The Industrial Revolution in the 1800s brought a new wave of immigrants from Europe to Philadelphia. The growing number of factories in the city provided new work opportunities. Elfreth’s Alley became a predominately Irish and German neighborhood. For decades it housed many generations of the same families.
By the early 1900s, the area had become impoverished, dirty, cramped, and overshadowed by the nearby factories. Elfreth’s Alley was likewise dilapidated, and faced threats of demolition even though many still inhabited it. Even the name was lost – in an attempt to simplify Philadelphian maps, it was renamed the 100 Cherry Street block.
Dorothy Ottey had moved into one of the Alley’s houses in 1933 and opened up a lunch counter to serve factory workers. She saw the historic worth in the Alley and began to publicly advocate for its restoration. She and a group of fellow residents formed the Elfreth’s Alley Association in 1934 in order to save certain houses from demolition.
Ottey continued to recruit volunteers by writing to the Evening Bulletin, and eventually gained the interest of the Philadelphia Society for the Preservation of Landmarks.
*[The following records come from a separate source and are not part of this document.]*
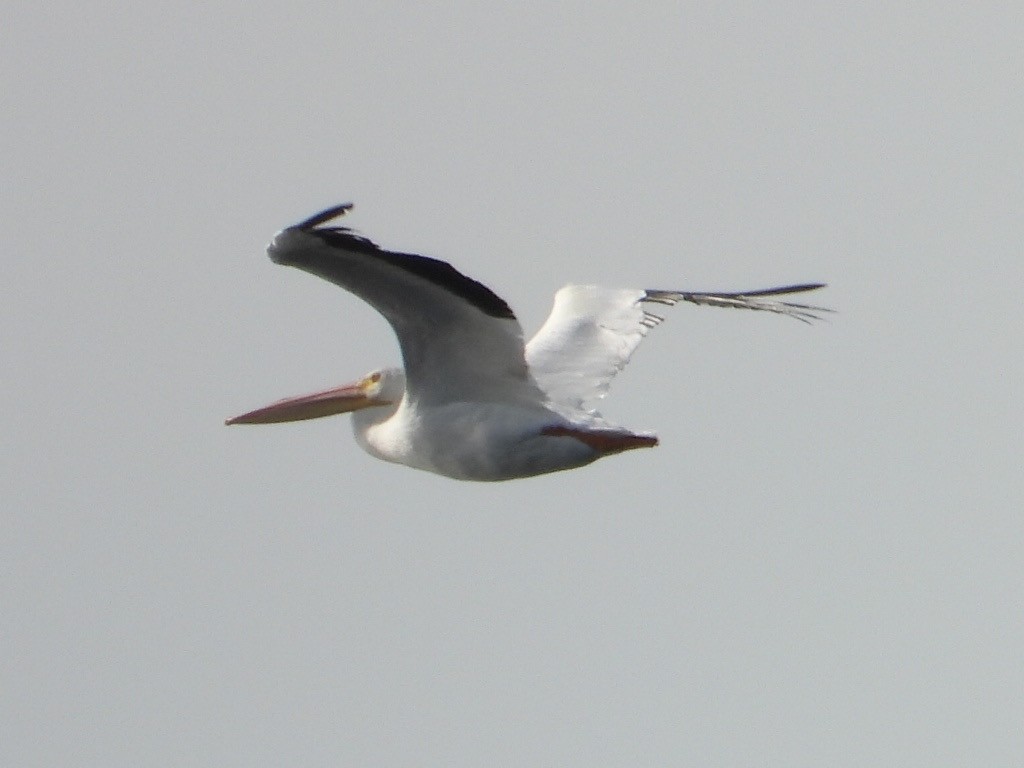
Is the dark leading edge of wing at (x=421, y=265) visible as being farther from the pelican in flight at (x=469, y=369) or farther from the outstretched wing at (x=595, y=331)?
the outstretched wing at (x=595, y=331)

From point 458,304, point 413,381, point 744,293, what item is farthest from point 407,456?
point 744,293

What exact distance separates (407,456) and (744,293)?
294 cm

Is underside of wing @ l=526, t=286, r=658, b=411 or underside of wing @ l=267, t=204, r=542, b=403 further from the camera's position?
underside of wing @ l=526, t=286, r=658, b=411

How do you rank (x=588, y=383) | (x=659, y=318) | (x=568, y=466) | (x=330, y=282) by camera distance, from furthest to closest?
(x=659, y=318)
(x=588, y=383)
(x=568, y=466)
(x=330, y=282)

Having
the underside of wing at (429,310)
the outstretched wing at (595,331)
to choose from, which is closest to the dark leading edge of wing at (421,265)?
the underside of wing at (429,310)

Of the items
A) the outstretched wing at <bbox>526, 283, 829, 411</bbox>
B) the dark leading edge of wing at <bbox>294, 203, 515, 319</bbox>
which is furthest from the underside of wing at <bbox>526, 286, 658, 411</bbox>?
the dark leading edge of wing at <bbox>294, 203, 515, 319</bbox>

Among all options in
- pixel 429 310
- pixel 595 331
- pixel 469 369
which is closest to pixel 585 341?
pixel 595 331

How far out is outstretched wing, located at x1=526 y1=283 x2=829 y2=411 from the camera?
14328 millimetres

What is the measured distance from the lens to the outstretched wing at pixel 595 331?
47.0 ft

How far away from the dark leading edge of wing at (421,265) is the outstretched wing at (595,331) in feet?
4.49

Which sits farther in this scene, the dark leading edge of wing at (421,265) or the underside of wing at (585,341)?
the underside of wing at (585,341)

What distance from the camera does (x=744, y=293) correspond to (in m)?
15.4

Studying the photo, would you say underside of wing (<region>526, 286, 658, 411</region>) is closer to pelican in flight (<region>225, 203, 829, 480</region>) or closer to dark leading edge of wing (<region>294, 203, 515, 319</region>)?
pelican in flight (<region>225, 203, 829, 480</region>)

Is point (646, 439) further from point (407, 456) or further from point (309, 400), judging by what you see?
point (309, 400)
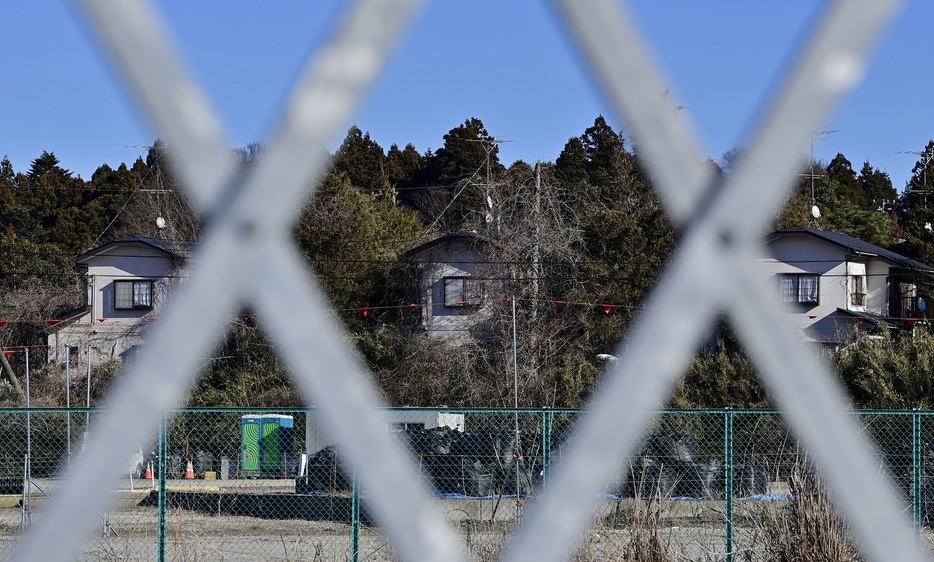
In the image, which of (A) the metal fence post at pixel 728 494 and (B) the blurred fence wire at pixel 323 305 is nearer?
(B) the blurred fence wire at pixel 323 305

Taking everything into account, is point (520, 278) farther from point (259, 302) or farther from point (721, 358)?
point (259, 302)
By 1937, Philadelphia Mayor S. Davis Wilson promised financial support. The Elfreth’s Alley Association then successfully lobbied for the street’s old named to be reinstated.
The Association was called to action again in the 1950s. The building of Interstate 95 originally called for the destruction of seven Elfreths’s Alley houses. Both the Association and many Philadelphians protested. A revised plan suggested only two houses needed to come down, but the Association still opposed it. Through petitions and letters, Elfreth’s Alley was allowed to remain whole.
The Elfreth’s Alley Association today is a non-profit that continues to protect the interests and integrity of the area. The Alley is considered a “living museum.” While thousands of people visit it every year, people still call it home too.